It is estimated there are approximately 60,000 humpback chubs below Glen Canyon Dam, with some residing in and around the Little Colorado River’s confluence with the Colorado River approximately 75 miles downstream of the dam, and a larger population in the Western Grand Canyon beginning approximately 175 miles downstream of the dam.

For the scoping process, Reclamation will analyze a range of reservoir releases with temperature and flow velocity combinations. This will include a flow option that does not use the dam’s river outlet works to reduce water temperatures. These analyses will help determine the ability to disrupt smallmouth bass spawning behavior to prevent their establishment below the dam. Reclamation will also update the high flow protocol sediment accounting process to incorporate the latest scientific information.
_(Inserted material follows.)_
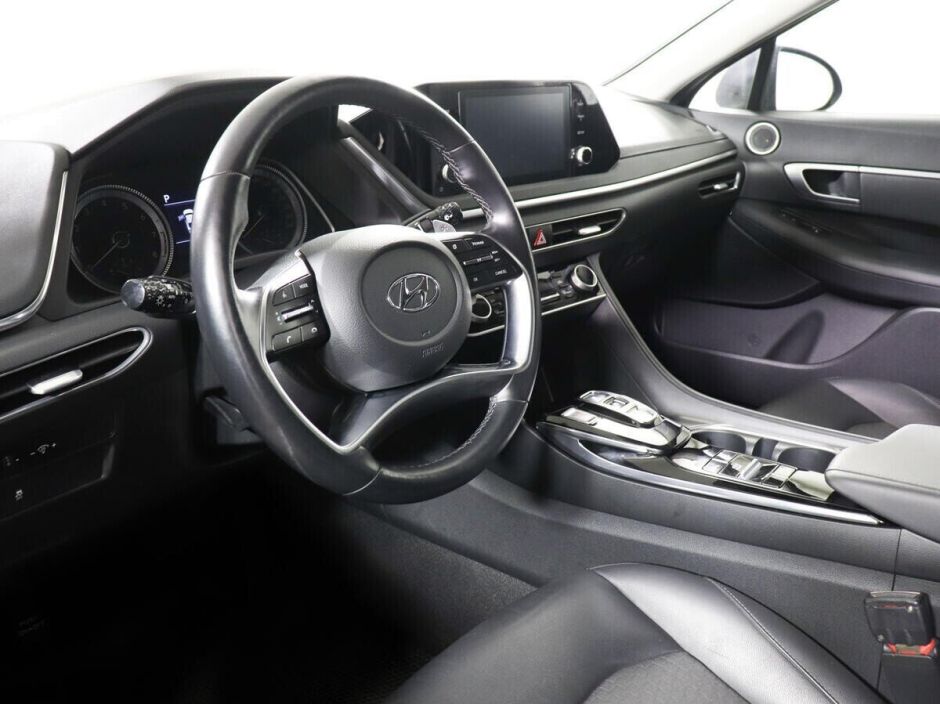 Hyundai Sonata, 2.0 л, АТ, 2020 фото 7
The Notice of Intent to prepare a Supplemental Environmental Impact Statement and a modified Record of Decision for the 2016 Long Term Experimental and Management Plan requests that the public submit comments concerning the scope of specific operational guidelines, strategies, and any other issues that should be considered, as well as to consider potential impacts on the resources below Glen Canyon Dam, including natural and cultural resources, endangered species, recreation, water, hydropower, and other resources and uses. Reclamation will host two public webinars to provide summary information and receive oral comments. The Notice of Intent will be available for public comment for 30 days after it is published in the Federal Register.